● **Task goal**: Could you output each line below precisely as it stands, without the images?

━━━━━━

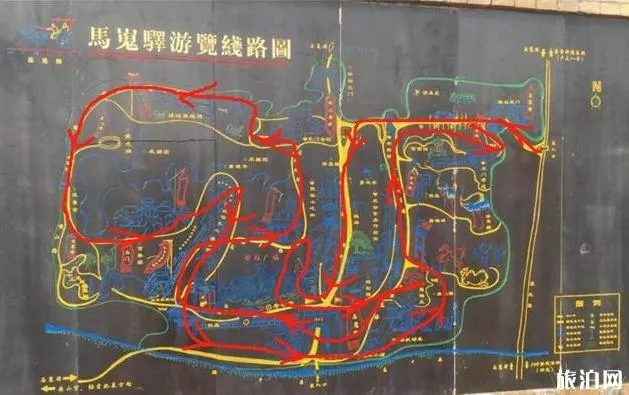 西安到馬嵬驛自駕怎么走 路線+攻略 西安到馬嵬驛自駕怎么走 路線+攻略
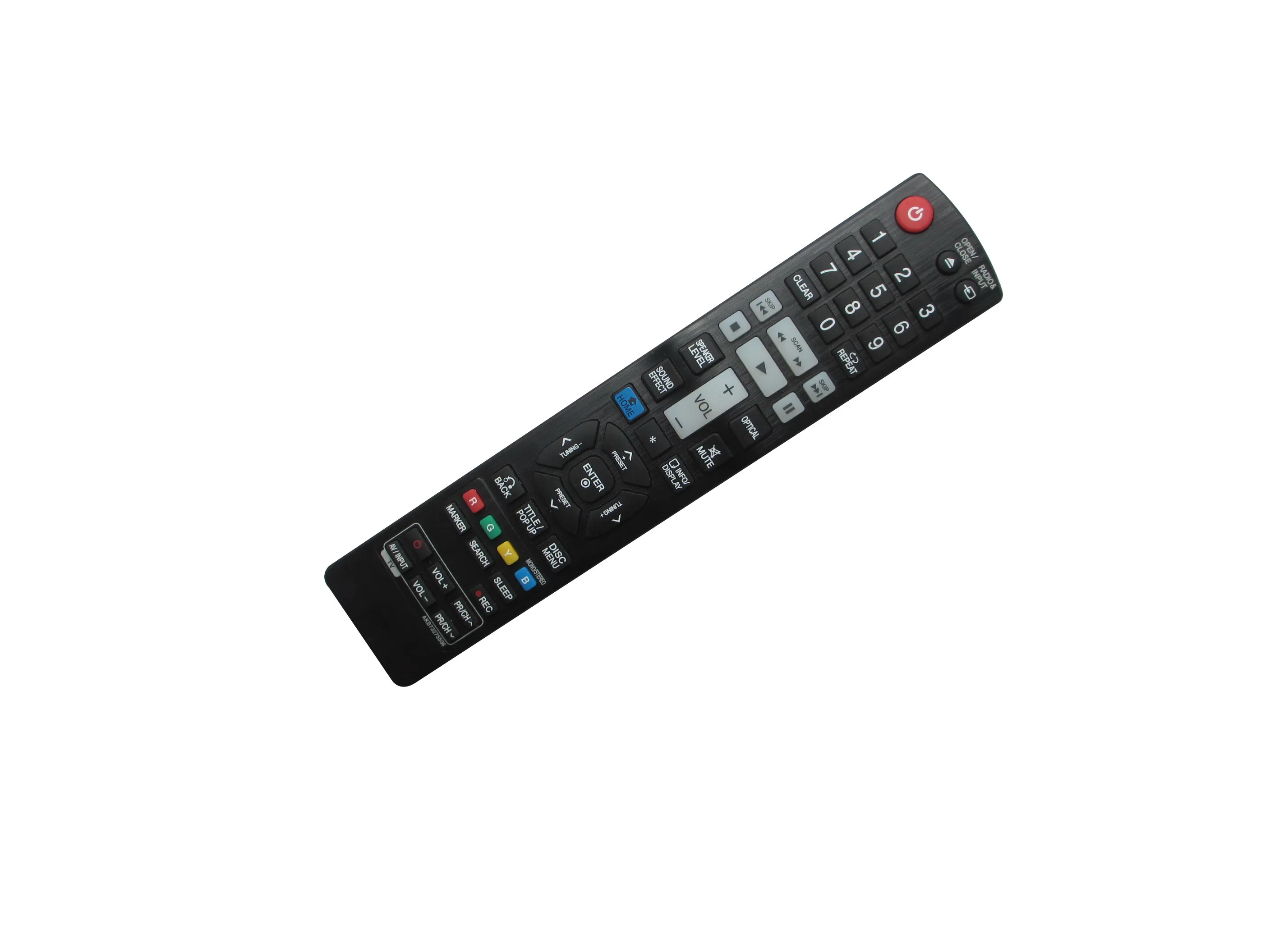 

Remote Control For LG AKB72976022 DH6420P AKB72976005 HB905SB HB965PZT AKB72914277 AKB72914068 Blu-ray DVD Home Theater System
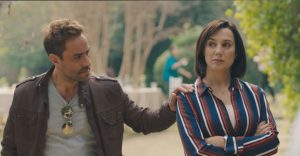 Así se preparó Blanca Lewin para su esperado regreso a las teleseries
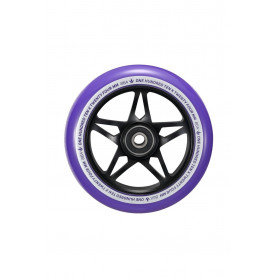 Roue 110mm S3 Black / Purple l'unité - Blunt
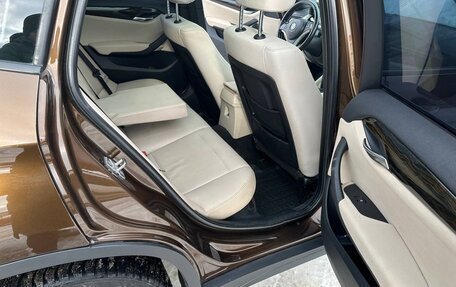 BMW X1, 2009 год, 920 000 рублей, 8 фотография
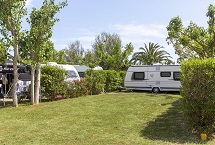 Parcelas camping I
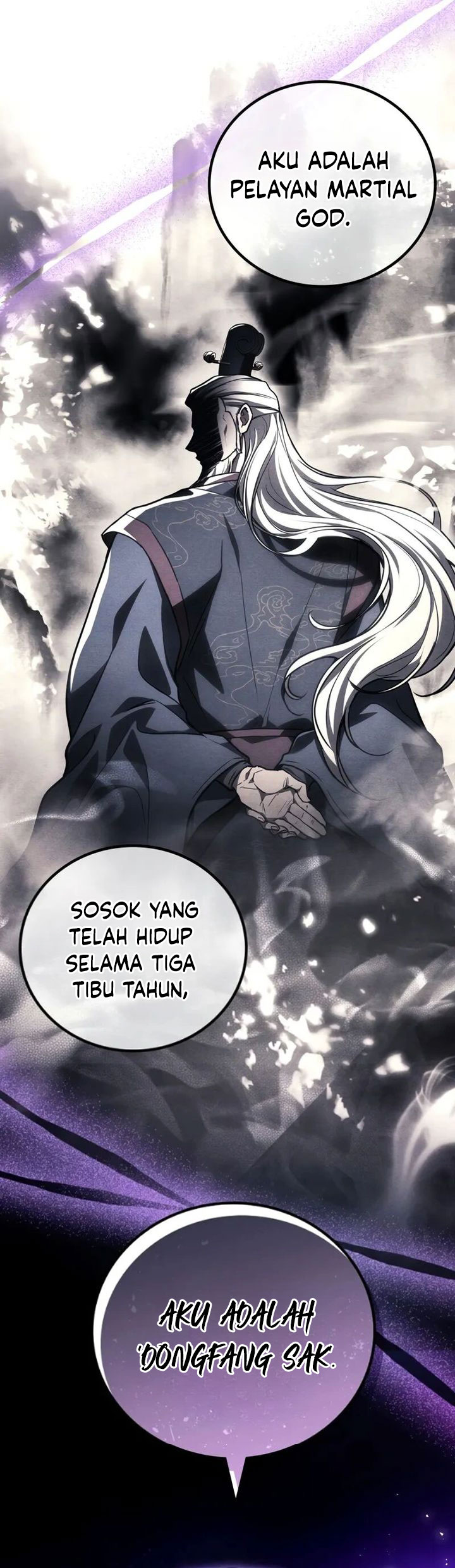 Martial God Regressed to Level 2 Chapter 91 page 23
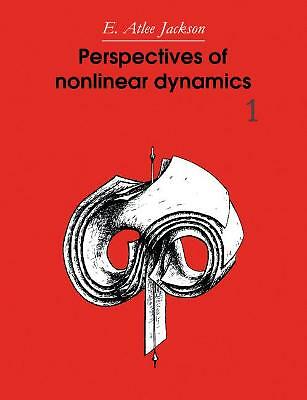 Perspektiven nichtlinearer Dynamik: Band 1 Jackson Taschenbuch 9780521426329
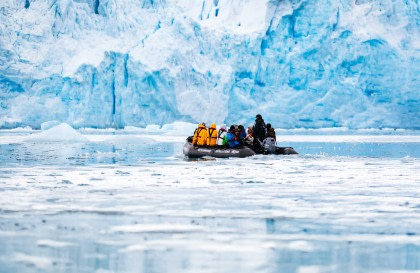 19 Days Extensive Arctic Ocean - North Spitsbergen Explorer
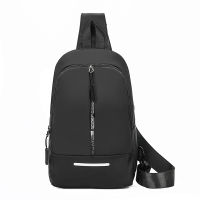 SUUTOOP Mens Multifunction Fashion Shoulder Bag Sport Travel Sling Pack Messenger Crossbody Cross Body Pack Chest Bag For Male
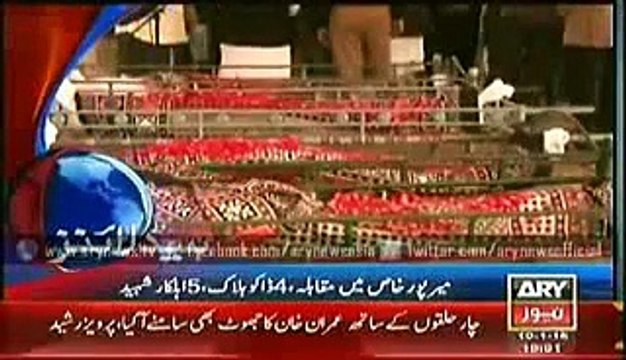 Ary News Headlines 7 January 2015, Imran, Reham Wedding Mystery Unresolved
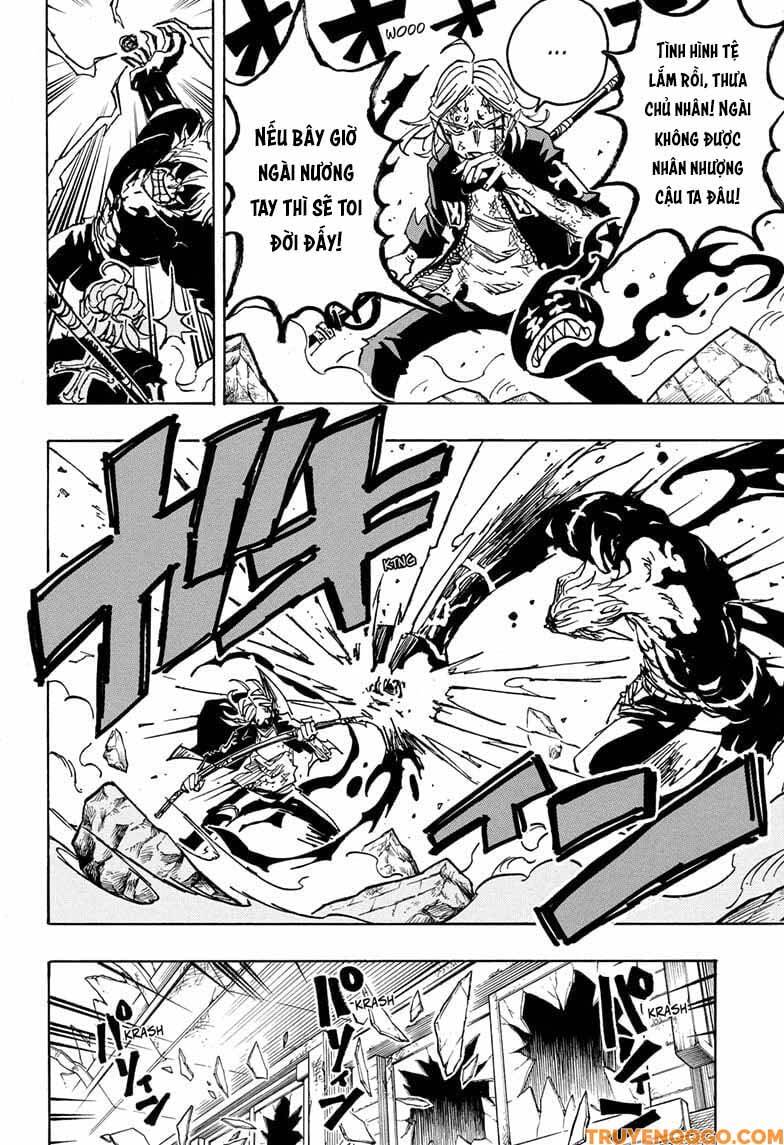 Exorcist No Kiyoshi-Kun Chapter 49 - 19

━━━━━━

● **Answer section**:
 西安到馬嵬驛自駕怎么走 路線+攻略 西安到馬嵬驛自駕怎么走 路線+攻略

Remote Control For LG AKB72976022 DH6420P AKB72976005 HB905SB HB965PZT AKB72914277 AKB72914068 Blu-ray DVD Home Theater System
 Así se preparó Blanca Lewin para su esperado regreso a las teleseries
 Roue 110mm S3 Black / Purple l'unité - Blunt
 BMW X1, 2009 год, 920 000 рублей, 8 фотография
 Parcelas camping I
 Martial God Regressed to Level 2 Chapter 91 page 23
 Perspektiven nichtlinearer Dynamik: Band 1 Jackson Taschenbuch 9780521426329
 19 Days Extensive Arctic Ocean - North Spitsbergen Explorer
 SUUTOOP Mens Multifunction Fashion Shoulder Bag Sport Travel Sling Pack Messenger Crossbody Cross Body Pack Chest Bag For Male
 Ary News Headlines 7 January 2015, Imran, Reham Wedding Mystery Unresolved
 Exorcist No Kiyoshi-Kun Chapter 49 - 19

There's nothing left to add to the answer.